#### PROBLEMA A RESOLVER:
Por favor, prossiga o texto sobre a imagem do índio no cinema brasileiro a partir da última frase apresentada.

#### TEXTO DO DOCUMENTO:
_ _ _ _ _ _ _
A IMAGEM DO ÍNDIO NO CINEMA BRASILEIRO*
Edgar Teodoro da Cunha


Desde o começo deste século, quando o cinema ainda buscava e explorava suas possibilidades e potenciais, filmes de temática indígena eram produzidos no Brasil e mesmo no exterior. Constituiu-se uma expressiva filmografia, que cobre um espaço de tempo relativamente amplo (da década de dez até a atualidade) focalizando o índio brasileiro de formas variadas e expressando um imaginário social, ou melhor, como a sociedade não indígena, urbana, dos centros produtores e consumidores de cinema, construiu e expressou um certo conjunto de imagens e valores em relação às sociedades indígenas. Nesse sentido, a análise de filmes de ficção é um instrumento importante para a compreensão não apenas dessas sociedades retratadas ou imaginadas no âmbito do cinema, mas principalmente para a compreensão de quem ou do meio no qual os filmes com essa temática foram produzidos.

No Brasil, temos a presença da imagem do índio no cinema desde o seu início, como por exemplo, toda a produção fotográfica e cinematográfica da Comissão Rondon, durante as primeiras expedições da "Comissão de Linhas Telegráficas e Estratégicas de Mato Grosso e Amazonas", através do trabalho do Major Luiz Thomas Reis, que realizou um conjunto notável de imagens sobre as sociedades indígenas contatadas na época através das atividades da Comissão. No interior dessa produção fílmica podemos destacar Os Sertões de Mato Grosso (1912) e Expedição Roosevelt (1914), ambos lançados comercialmente em 1915 e Rituais e Festas Bororo de 1916, seu filme mais conhecido, entre outros.

Essa produção apresenta um viés importante de documentação e divulgação de informações sobre essas populações até então pouco conhecidas, e mesmo dos trabalhos da Comissão, de seus objetivos e valores. Temos ainda o trabalho de Silvino Santos, pioneiro do cinema na Amazônia, que no início do século, financiado pelos coronéis da borracha, realiza filmes que focalizam vários elementos do mundo amazônico, incluindo os índios, como No país das amazonas (1921) e No rastro do Eldorado (1924-25).

Paralelamente a essa produção documental temos o nascente cinema de ficção que também se interessava pelo índio, mas com objetivos bem diversos, pois o tema era considerado adequado para utilização em filmes de aventura e romanescos. Assim, temos filmes como Iracema (1919) e as duas versões de O Guarani (1916 e 1920) realizados pelo imigrante italiano Vittorio Capelaro, Ubirajara (1919) de Luiz de Barros, e novamente outro O Guarani de 1920, por João de Deus, todos inseridos num contexto de constituição da cinematografia nacional.

Nos anos 30 temos duas adaptações importantes: O caçador de diamantes (1932) ainda de Capellaro, sobre a epopéia bandeirante no século XVII e o importante Descobrimento do Brasil (1937) de Humberto Mauro, inspirado na carta de Caminha. Temos ainda, agora nos anos 50, a chanchada Casei-me com um Xavante (1957) de Alfredo Palácios, com Pagano Sobrinho.
_ _ _ _ _ _ _
#### MATERIAL COLETADO:

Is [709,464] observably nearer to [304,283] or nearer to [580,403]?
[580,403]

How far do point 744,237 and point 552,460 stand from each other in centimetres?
_ _ _ _ _ _ _
#### RESPOSTA ESPERADA:
A temática indígena continua a ser focada no decorrer do tempo até a atualidade, como demonstram alguns filmes da década de 90, como Brincando nos campos do senhor (1991) de Hector Babenco, Capitalismo Selvagem (1993) de André Klotzel e versões mais recentes como O Guarani (1995) de Norma Bengel e mesmo Hans Staden (2000) de Luiz Alberto Pereira. Dentro desse contexto, pode-se afirmar que o cinema nacional desde a sua constituição têm no índio um de seus temas, sejam os grupos reais contatados por Rondon, seja o índio tomado da literatura romântica, nos filmes ficcionais.

UM ÍNDIO IMAGINÁRIO ?

O índio tem se constituído através do tempo como o lugar do outro, da alteridade, que historicamente mobilizou vários temas e que por contraste acabou por definir elementos do olhar de nossa própria sociedade. Em outros contextos, esse outro foi chamado de selvagem, bárbaro e seus costumes considerados estranhos e primitivos, em oposição ao mundo civilizado. Foi questionado até mesmo quanto ao estatuto de humanidade em contraposição à "humanidade" ocidental.

Nesse longo processo histórico, muitas foram as imagens produzidas sobre o índio, evoluindo para a constituição de um lugar, de um repositório de imagens e significados, que fez com que o índio tenha se tornado o que é, um índio imaginário, um campo semântico complexo que se exprime de maneiras variadas e tem implicações concretas ligadas à realidade histórica e sóciopolítica do momento em que são mobilizadas.

Dessa forma, temos um repertório de imagens que compõem narrativas visuais e construções mentais que foram engendradas em momentos históricos específicos e são frutos de uma realidade social particular, mas que dentro de uma perspectiva de longa duração permanecem enquanto forma, transmutando seus significados, terminando por gozar de uma relativa autonomia em relação ao seu contexto original.

Quando se utiliza a palavra "índio", em nossa sociedade, existe a referência a uma entidade genérica que grande parte das vezes pouco tem a ver com as sociedades indígenas reais, pois, sob esse termo comum temos uma diversidade cultural, lingüistica e social enorme, que acabam por ficar encobertas aos olhos dos não especialistas, nas grandes cidades e centros urbanos.

A instância "índio" deve ser entendida, portanto, como algo construído historicamente e até mesmo jurídica e cientificamente, e que esse processo refere-se, na maior parte das vezes, à forma como a sociedade envolvente visualizou e compreendeu uma série de sociedades culturalmente diversas, homogeneizando grupos humanos que no limite não seriam em muitos casos aproximáveis.

No entanto, não nos enganemos, concluindo que o índio como invenção da "sociedade dos brancos" é apenas uma idéia, sem uma realidade correspondente. Não se deve esquecer que o processo histórico que originou essa construção envolveu relações de poder que permitiram a sua realização assim como, sua eficácia.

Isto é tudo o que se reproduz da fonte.